[Saved data entries]
---+---

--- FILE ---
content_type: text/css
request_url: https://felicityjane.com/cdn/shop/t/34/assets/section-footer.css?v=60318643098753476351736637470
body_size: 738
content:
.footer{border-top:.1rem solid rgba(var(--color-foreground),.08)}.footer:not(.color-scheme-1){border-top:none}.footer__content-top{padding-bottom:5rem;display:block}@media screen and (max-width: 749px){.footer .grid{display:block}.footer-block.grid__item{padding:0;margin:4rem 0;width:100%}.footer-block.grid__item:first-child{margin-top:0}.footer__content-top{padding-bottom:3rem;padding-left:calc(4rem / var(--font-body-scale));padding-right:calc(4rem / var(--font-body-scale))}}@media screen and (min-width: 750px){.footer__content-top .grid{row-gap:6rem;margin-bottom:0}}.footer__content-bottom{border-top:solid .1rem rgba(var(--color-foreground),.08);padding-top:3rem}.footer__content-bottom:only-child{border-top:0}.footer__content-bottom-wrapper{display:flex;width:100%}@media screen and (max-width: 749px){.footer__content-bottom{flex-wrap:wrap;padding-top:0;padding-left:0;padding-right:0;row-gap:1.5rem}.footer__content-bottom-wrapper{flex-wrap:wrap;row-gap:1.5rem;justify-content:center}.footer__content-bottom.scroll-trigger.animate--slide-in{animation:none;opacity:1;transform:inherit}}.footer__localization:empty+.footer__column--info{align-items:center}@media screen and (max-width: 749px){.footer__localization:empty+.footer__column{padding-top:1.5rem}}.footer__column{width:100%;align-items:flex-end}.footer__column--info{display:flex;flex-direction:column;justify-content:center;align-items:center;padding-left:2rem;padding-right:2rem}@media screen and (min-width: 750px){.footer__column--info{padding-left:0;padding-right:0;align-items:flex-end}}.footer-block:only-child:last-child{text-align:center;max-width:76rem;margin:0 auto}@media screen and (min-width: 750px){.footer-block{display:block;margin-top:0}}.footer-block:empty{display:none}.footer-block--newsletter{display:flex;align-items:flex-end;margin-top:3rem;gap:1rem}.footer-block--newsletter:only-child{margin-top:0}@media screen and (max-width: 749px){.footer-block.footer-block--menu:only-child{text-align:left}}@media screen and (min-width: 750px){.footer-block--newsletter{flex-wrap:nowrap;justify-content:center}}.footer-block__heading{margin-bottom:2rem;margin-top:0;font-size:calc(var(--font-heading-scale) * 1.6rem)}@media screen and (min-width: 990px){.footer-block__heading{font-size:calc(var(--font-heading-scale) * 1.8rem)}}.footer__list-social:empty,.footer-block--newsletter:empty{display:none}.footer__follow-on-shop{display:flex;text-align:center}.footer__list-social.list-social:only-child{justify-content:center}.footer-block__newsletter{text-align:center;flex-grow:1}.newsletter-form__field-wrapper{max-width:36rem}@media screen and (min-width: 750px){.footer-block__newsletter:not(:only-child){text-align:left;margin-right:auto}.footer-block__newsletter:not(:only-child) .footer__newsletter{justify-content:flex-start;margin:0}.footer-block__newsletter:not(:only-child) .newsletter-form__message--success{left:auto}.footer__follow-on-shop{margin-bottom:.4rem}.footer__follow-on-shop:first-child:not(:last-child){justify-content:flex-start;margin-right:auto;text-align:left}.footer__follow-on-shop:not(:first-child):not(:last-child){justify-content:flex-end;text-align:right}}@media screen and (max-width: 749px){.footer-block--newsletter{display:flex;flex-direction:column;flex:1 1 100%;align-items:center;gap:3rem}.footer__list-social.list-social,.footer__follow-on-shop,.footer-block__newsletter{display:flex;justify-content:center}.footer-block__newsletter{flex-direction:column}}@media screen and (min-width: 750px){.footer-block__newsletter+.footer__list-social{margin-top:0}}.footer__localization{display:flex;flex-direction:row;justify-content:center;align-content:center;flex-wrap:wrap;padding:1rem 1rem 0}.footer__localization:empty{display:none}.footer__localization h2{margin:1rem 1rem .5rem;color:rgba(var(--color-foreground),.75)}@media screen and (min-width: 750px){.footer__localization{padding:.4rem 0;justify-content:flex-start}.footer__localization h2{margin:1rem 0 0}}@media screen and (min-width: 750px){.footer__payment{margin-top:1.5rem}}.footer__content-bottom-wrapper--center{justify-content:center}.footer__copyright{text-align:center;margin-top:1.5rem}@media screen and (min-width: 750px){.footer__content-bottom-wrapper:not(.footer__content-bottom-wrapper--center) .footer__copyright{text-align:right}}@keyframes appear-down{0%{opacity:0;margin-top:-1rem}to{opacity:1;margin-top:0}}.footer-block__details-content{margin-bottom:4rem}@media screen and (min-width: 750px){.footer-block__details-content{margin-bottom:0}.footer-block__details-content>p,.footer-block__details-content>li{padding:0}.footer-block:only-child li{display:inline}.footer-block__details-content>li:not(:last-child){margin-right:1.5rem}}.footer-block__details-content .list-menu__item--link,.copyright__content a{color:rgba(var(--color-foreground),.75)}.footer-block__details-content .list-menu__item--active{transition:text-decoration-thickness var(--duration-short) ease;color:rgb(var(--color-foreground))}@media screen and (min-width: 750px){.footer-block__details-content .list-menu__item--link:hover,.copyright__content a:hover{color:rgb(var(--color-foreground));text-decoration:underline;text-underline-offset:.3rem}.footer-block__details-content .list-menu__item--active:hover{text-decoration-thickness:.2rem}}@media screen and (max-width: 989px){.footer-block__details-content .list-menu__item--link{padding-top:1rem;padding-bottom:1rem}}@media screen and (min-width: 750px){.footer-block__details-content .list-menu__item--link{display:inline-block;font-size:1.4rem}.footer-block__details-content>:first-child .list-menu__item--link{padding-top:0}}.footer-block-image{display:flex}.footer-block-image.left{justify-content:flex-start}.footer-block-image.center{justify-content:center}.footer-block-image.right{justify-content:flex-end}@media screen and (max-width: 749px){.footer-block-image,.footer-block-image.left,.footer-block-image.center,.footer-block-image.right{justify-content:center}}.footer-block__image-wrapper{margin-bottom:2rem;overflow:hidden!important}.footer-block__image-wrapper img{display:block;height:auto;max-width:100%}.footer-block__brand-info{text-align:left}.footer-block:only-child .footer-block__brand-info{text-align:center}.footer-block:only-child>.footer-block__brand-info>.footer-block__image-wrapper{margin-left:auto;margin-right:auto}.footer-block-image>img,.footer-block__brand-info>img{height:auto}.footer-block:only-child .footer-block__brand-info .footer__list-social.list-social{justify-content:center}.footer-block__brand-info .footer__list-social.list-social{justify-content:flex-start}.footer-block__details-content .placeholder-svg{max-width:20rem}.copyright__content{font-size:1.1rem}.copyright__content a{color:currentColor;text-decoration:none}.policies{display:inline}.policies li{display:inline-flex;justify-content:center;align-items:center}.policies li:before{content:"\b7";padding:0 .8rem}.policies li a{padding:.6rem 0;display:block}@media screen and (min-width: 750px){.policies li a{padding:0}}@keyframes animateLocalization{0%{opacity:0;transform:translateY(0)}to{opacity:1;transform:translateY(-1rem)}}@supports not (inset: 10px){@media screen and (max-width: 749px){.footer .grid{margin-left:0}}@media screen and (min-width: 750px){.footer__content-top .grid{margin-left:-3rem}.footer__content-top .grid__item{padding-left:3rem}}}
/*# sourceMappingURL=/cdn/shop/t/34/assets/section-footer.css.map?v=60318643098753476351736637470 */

---+---

» YOUR ASSIGNMENT
From the records above, pull every line that has the string "assets" and copy it.

» SOLVED EXERCISE
request_url: https://felicityjane.com/cdn/shop/t/34/assets/section-footer.css?v=60318643098753476351736637470
/*# sourceMappingURL=/cdn/shop/t/34/assets/section-footer.css.map?v=60318643098753476351736637470 */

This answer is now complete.